_Given text_:
┌──

OD&D(1974) is the one true game. All the other editions are just poor imitations of the real thing.

Edition wars never die mainly because certain people make comments like this at every opportunity.
 


Maggan

Writer for CY_BORG, Forbidden Lands and Dragonbane
Uh, I'm pretty sure that diaglo was being facetious.

And I'm pretty sure Diaglo was being repetitious.

Which by coincidence is why I've stopped reading most criticism of any edition. There's nothing new, and no one on any side seems to be listening to each other.

It gets a bit repetetive.

/M
 


Piratecat

Sesquipedalian
Man, I love donuts.
But I find it equally irking that, in many peoples' minds, statement A is bad but statement B is OK:

A: X-edition sucks.
B: X-edition sucks, IMHO.
Here I disagree. I think there's a huge difference between saying "You're wrong" and "I think you're wrong," or "That's not a fun way to play" vs. "I think that's not a fun way to play." I won't blame someone for holding a personal opinion that's different from my own, but my inclination is to be angry, strident and defensive if a person flatly declares me to be incorrect.

Of course, that's assuming that I'm not provably wrong. But you know what I mean.
 

Jeff Wilder

First Post
My opinion: I would rather "listen" to the repetitive, illogical rants of the disgruntled and enraged nerds, than to the constant "no more editions wars threads" chanting coming from the "stop-rocking-my-boat" mini-mods.
Well said. I completely agree. On the other hand, they are being forced at gunpoint to read the (arguably contentious) threads, so one should take that into consideration.

└──

_Data for analysis_:
┌──

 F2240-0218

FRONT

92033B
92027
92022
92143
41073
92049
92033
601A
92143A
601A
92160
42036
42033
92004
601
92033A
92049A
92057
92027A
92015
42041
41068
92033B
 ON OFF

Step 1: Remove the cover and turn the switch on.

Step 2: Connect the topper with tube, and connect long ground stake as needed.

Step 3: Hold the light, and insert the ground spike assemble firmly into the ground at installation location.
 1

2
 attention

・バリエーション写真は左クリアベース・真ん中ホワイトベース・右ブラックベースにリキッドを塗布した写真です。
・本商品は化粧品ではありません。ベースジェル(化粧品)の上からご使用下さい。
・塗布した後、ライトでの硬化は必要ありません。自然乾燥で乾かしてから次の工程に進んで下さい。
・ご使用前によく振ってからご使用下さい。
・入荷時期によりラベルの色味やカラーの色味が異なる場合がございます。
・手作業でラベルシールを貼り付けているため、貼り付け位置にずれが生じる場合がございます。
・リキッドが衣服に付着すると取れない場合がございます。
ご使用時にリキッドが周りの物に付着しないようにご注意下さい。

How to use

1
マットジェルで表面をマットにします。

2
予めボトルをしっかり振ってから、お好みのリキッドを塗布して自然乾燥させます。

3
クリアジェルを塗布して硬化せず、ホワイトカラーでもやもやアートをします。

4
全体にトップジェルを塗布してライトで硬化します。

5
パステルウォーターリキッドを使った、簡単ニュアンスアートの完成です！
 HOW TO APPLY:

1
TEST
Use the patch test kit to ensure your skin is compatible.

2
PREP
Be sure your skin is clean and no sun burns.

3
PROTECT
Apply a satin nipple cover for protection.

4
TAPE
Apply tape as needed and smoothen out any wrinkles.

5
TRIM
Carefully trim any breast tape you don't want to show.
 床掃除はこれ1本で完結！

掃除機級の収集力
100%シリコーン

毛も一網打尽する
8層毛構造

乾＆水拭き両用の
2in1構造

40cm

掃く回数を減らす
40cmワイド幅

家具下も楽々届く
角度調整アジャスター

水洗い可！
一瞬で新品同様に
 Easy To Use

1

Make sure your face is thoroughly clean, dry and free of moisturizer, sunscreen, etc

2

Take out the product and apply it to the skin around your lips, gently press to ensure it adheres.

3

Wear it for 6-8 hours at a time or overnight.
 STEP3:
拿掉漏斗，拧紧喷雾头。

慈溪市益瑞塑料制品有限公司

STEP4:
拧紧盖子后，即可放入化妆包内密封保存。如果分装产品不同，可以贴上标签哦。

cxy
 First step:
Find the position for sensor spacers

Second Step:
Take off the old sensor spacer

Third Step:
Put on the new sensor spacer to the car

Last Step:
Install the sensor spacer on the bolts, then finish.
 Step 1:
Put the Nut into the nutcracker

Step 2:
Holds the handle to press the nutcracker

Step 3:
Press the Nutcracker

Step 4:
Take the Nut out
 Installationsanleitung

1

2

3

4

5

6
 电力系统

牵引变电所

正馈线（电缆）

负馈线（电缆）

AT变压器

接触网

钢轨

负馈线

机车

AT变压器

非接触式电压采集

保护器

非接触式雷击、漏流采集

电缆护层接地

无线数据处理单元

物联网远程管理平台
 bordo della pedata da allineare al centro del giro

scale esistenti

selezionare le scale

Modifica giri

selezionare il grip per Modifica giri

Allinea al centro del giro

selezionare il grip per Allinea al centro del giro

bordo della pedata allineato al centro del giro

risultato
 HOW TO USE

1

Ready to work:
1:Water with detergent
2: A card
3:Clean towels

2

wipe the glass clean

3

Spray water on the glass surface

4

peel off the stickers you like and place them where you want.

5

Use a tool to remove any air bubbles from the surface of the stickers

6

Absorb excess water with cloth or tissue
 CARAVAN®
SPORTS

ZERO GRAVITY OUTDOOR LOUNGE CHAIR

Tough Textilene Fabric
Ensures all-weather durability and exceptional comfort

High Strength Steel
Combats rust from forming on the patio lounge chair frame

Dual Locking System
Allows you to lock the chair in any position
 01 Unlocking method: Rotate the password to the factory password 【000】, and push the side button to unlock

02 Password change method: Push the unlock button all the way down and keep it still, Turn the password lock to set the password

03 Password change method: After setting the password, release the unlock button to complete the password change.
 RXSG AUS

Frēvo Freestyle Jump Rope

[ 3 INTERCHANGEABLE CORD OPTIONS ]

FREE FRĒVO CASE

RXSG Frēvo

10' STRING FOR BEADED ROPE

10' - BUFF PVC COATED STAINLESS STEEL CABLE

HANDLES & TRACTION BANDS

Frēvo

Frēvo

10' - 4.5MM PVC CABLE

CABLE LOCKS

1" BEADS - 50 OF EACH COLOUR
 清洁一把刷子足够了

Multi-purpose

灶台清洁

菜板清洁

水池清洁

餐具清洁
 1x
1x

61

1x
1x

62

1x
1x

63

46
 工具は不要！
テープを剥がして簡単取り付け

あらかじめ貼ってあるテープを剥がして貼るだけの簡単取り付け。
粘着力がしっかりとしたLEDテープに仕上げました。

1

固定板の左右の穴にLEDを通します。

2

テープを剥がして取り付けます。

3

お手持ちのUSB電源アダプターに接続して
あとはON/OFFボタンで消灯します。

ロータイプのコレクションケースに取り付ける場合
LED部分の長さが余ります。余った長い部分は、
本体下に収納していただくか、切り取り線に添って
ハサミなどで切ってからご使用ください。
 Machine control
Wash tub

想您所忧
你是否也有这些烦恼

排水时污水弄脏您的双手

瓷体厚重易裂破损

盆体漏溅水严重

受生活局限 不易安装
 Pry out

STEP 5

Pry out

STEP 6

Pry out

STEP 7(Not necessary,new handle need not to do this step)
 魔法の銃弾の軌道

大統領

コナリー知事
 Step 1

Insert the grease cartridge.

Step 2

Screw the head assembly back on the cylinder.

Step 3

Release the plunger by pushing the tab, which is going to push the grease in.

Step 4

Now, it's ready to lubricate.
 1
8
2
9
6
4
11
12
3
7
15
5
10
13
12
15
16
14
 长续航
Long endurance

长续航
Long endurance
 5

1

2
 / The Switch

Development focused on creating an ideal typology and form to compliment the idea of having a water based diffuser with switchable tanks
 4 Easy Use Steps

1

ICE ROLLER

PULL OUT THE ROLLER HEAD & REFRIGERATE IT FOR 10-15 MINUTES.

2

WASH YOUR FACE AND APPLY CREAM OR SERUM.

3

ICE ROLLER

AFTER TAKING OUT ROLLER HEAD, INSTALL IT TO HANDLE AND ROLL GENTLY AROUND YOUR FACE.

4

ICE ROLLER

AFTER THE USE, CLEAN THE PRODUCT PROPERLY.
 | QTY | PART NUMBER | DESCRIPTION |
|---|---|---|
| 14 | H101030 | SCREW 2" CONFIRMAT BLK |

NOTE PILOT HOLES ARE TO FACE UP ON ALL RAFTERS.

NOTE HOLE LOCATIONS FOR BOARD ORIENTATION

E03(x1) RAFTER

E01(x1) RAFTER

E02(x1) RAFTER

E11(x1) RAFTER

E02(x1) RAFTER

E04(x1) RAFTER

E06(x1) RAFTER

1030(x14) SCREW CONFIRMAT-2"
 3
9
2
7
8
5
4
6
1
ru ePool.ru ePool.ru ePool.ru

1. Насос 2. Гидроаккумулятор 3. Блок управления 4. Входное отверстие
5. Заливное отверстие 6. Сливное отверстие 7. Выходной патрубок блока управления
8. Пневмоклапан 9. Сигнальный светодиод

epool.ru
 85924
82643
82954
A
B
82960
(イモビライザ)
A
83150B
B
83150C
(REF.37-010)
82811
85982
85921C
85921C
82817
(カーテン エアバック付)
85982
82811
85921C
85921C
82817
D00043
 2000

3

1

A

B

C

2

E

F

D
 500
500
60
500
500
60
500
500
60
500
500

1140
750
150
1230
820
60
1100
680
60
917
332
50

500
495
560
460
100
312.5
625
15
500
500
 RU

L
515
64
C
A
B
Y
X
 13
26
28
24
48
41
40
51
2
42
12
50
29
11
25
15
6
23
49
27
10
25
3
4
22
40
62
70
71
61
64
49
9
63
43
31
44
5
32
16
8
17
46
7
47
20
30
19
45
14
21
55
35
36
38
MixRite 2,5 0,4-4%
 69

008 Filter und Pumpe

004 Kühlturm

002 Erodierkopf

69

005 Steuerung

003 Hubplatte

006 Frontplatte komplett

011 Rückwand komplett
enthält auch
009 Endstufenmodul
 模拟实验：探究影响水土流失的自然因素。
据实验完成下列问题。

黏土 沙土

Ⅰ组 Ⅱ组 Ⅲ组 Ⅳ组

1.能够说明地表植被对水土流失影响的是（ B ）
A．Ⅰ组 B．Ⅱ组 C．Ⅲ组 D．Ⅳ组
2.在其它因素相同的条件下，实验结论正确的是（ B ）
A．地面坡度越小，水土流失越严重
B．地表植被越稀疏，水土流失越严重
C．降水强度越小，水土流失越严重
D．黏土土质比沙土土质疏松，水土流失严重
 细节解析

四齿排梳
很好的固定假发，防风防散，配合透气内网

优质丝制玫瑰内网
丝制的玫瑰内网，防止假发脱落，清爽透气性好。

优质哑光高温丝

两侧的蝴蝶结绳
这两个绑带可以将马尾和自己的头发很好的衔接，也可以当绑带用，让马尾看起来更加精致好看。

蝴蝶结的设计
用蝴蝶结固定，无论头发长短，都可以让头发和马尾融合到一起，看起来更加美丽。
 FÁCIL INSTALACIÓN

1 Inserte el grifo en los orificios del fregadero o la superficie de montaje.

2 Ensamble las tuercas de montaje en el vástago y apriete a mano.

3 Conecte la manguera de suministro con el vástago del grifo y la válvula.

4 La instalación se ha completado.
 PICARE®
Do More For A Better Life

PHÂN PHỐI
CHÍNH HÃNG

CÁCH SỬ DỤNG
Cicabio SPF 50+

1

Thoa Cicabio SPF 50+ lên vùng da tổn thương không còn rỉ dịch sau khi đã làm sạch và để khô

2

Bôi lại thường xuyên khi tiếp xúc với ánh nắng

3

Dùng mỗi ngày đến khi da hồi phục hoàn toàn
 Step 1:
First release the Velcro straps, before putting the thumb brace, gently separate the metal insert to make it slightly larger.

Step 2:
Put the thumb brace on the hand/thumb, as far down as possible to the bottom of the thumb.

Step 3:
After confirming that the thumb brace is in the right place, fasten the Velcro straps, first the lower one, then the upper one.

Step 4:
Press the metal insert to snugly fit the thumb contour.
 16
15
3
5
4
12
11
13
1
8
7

└──

_Using the information_:
1. In the forum thread about edition wars, which games is Maggan listed as a writer for?
2. Return the stretch of the edition wars forum thread from "OD&D(1974) is the" through "at every opportunity.", copied word for word.
3. Extend the forum thread about edition wars, picking up after its final post.

_Answer section_:
1. CY_BORG, Forbidden Lands and Dragonbane.

2.
OD&D(1974) is the one true game. All the other editions are just poor imitations of the real thing.

Edition wars never die mainly because certain people make comments like this at every opportunity.

3.
I think the anonymity of the internet encourages people to be rude.
Well said. I completely agree. My first couple of years on the internet ('90 to '92 or so), I used a "handle." I stopped doing so when I realized how many people consider anonymity to be a license for all kinds of otherwise out-of-character behaviors.

Me, I'm exactly the same dickhead IRL as I am online, and I'm perfectly okay using my real name (and, scary enough, my real picture) as some indication of that.

But I find it equally irking that, in many peoples' minds, statement A is bad but statement B is OK:

A: X-edition sucks.
B: X-edition sucks, IMHO.
Well said. I completely agree. Or, as I posted recently, some folks could really use a repeat of the elementary school lessons we all had in distinguishing statements of fact from statements of opinion. You're absolutely right that "IMO" and similar qualifiers should serve as rhetorical emphasis or diplomacy, not as necessary acronyms.

It dilutes communication, obfuscating it in a kind of politically correct jargon.
Ironically, "politically correct jargon" is, itself, a code phrase with no objective meaning.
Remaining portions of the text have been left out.